Faisant allusion à la mission d'information sur la tempête Xynthia créée à l'Assemblée nationale, il a recommandé que les deux assemblées travaillent de concert sur ce thème.

Interrogé par M. Alain Anziani, rapporteur, sur d'éventuels travaux consacrés au dispositif d'alerte, M. Christian Kert a indiqué qu'il constituerait le thème du premier des nouveaux ateliers qui seront mis en place à l'automne.

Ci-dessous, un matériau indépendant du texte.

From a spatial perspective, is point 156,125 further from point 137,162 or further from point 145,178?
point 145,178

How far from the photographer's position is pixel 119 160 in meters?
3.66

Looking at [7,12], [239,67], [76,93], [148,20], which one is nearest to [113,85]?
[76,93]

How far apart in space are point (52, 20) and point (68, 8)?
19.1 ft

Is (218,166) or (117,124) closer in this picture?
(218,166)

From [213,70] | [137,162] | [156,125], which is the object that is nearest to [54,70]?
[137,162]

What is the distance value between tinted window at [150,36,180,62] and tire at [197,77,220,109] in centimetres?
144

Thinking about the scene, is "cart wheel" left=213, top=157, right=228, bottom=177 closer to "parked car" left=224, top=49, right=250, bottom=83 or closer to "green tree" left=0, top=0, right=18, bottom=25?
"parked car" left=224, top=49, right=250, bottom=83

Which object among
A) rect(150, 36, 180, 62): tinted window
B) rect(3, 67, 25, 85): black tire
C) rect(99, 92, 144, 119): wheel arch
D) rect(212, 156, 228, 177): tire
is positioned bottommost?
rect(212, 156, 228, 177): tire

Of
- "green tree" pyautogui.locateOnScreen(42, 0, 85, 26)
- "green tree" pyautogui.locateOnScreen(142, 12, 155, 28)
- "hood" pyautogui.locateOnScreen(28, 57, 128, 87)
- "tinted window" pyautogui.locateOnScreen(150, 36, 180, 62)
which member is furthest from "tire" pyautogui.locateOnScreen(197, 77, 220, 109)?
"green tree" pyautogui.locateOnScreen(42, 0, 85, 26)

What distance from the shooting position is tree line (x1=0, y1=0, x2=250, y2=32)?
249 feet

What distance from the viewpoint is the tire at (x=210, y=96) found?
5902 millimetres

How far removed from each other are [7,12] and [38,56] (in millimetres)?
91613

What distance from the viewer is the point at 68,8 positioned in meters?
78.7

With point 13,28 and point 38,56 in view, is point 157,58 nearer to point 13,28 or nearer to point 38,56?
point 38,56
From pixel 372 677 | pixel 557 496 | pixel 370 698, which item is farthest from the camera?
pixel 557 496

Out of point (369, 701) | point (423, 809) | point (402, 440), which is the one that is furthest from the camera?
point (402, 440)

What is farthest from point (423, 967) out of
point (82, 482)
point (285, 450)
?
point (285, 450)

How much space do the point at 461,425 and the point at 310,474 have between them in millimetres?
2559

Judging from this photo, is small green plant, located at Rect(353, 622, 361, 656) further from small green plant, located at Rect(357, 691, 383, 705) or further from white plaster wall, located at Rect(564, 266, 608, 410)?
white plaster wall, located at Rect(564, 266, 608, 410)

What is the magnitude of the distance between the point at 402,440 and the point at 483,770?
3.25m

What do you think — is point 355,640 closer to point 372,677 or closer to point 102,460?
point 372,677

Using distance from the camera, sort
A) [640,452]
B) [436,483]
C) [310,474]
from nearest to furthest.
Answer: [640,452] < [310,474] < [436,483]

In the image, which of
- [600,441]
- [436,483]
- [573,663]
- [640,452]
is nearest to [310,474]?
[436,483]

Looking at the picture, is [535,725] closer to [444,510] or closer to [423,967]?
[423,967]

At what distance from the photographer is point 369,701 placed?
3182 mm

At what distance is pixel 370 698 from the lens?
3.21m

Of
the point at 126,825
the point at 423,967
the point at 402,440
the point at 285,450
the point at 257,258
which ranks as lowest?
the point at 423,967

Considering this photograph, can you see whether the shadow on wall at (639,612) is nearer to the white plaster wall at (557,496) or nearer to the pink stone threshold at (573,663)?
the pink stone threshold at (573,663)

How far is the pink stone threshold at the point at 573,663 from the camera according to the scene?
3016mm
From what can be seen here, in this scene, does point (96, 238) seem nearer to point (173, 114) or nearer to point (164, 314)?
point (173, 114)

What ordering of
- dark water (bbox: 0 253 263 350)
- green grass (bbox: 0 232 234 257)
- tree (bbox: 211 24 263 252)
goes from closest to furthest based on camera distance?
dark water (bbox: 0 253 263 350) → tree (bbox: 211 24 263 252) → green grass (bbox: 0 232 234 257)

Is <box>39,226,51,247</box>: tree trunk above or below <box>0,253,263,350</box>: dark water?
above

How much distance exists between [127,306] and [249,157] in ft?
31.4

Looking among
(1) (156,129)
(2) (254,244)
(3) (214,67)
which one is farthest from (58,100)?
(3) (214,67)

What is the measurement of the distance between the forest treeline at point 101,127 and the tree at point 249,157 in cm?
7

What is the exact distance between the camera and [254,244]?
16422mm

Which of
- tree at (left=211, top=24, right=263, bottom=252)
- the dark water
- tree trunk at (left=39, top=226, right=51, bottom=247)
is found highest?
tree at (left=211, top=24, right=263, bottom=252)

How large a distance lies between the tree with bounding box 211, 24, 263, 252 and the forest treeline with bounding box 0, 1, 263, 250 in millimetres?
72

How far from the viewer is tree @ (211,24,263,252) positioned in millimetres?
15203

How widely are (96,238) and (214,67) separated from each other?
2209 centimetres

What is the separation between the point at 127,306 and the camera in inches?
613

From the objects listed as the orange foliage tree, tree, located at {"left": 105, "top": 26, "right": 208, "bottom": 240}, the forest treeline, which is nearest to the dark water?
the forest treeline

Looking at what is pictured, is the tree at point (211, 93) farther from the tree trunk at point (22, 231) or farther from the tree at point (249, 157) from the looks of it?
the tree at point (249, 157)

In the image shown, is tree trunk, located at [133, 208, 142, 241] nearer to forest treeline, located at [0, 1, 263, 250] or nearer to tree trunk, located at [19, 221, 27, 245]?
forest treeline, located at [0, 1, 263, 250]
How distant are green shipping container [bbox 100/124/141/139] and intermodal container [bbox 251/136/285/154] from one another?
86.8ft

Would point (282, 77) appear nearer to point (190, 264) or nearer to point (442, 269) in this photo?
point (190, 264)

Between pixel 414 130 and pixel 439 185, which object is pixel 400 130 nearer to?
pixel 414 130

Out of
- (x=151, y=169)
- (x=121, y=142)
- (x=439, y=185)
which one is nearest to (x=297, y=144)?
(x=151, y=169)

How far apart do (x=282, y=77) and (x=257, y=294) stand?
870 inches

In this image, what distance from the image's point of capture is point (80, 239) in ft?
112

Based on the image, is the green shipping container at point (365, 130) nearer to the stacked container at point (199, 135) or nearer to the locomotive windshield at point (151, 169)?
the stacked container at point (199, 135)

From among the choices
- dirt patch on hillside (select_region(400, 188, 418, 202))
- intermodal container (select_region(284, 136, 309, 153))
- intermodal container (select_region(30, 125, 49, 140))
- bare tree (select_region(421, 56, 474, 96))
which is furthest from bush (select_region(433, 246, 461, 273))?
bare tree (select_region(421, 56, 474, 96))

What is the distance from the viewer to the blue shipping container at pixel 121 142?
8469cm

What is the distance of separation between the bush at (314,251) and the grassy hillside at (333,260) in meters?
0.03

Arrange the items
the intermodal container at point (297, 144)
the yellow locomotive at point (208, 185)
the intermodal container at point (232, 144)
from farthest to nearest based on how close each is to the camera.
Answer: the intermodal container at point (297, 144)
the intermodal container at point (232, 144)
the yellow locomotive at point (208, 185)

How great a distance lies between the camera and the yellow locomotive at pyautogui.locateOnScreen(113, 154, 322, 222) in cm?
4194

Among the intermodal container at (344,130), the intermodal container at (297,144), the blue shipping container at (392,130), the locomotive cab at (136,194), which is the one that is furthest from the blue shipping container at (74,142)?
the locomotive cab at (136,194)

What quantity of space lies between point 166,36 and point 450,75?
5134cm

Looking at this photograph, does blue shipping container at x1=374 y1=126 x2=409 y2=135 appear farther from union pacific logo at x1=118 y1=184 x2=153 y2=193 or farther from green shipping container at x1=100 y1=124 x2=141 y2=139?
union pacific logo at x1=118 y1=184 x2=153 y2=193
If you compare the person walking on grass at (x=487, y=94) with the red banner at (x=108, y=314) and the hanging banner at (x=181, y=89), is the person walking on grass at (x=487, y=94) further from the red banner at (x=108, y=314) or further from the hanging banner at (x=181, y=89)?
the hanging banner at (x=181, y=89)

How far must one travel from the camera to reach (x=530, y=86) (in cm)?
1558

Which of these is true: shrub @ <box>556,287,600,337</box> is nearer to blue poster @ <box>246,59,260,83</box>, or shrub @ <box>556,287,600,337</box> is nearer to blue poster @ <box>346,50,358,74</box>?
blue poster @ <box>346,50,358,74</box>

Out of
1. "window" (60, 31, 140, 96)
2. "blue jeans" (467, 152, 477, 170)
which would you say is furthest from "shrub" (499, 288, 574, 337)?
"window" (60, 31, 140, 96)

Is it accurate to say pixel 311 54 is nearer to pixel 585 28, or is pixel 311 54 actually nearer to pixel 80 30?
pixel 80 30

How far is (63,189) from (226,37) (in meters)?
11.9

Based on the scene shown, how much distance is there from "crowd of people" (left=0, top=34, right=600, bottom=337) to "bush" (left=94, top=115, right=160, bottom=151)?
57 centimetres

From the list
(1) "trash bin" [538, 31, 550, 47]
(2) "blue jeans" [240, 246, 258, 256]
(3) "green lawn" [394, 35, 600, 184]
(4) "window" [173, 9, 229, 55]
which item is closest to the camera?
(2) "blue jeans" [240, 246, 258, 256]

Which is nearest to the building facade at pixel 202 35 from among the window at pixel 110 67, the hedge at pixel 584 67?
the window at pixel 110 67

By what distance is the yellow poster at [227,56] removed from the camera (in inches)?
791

Déplorant la forte culture de protection par l'Etat existant en France et l'absurdité d'un système organisé de façon extrêmement hiérarchisée, fonctionnant du haut vers le bas, M. Paul-Henri Bourrelier a estimé qu'il devait revenir au maire, au plus près des circonstances locales, de prendre les décisions. Reconnaissant toutefois à l'Etat la légitimité pour relier les connaissances générales que possèdent sur le sujet des grands organismes avec le vécu des populations et des élus, il a estimé que l'état de la science de notre pays était, en ce domaine, équivalent à celui de nos partenaires. Il a préconisé, surtout pour les PPR littoraux, le développement d'un « échelon-charnière » entre l'Etat et le niveau local, d'échange et de débat entre maires et administrés, qui pourrait être départemental ou régional.

Observant que des pays comme la Belgique, l'Allemagne ou la Grande-Bretagne axaient l'essentiel de leur effort sur la prévention, là où la France se concentrait sur l'assurance et l'indemnisation, M. Paul-Henri Bourrelier a prôné une révision de l'aléa de référence au niveau local. Enfin, il a recommandé que le dispositif de vigilance météo, qui doit être élaboré localement, concerne et intègre un maximum de types de risques.

Faisant remarquer qu'une juste évaluation de la surcote avait été donnée par les services météo, mais aucune traduction en termes de submersion marine, M. Bruno Retailleau, président, a interrogé les intervenants sur les possibles améliorations du dispositif de vigilance.

M. Paul-Henri Bourrelier a suggéré l'extension de la vigilance météo à un ensemble de phénomènes naturels dérivés (crues, submersion, verglas, glissements de terrain ...). Il a rappelé que cela existe en matière en matière d'avalanche, où les stations de montagne se sont associées et ont créé des interfaces avec Météo France leur permettant de décider des procédures d'alerte en toute connaissance de cause, ainsi qu'en matière de crues, où un organisme composé d'hydrologues procède à des relevés de précipitations qu'il transforme en prévisions de débordement et transmet aux maires.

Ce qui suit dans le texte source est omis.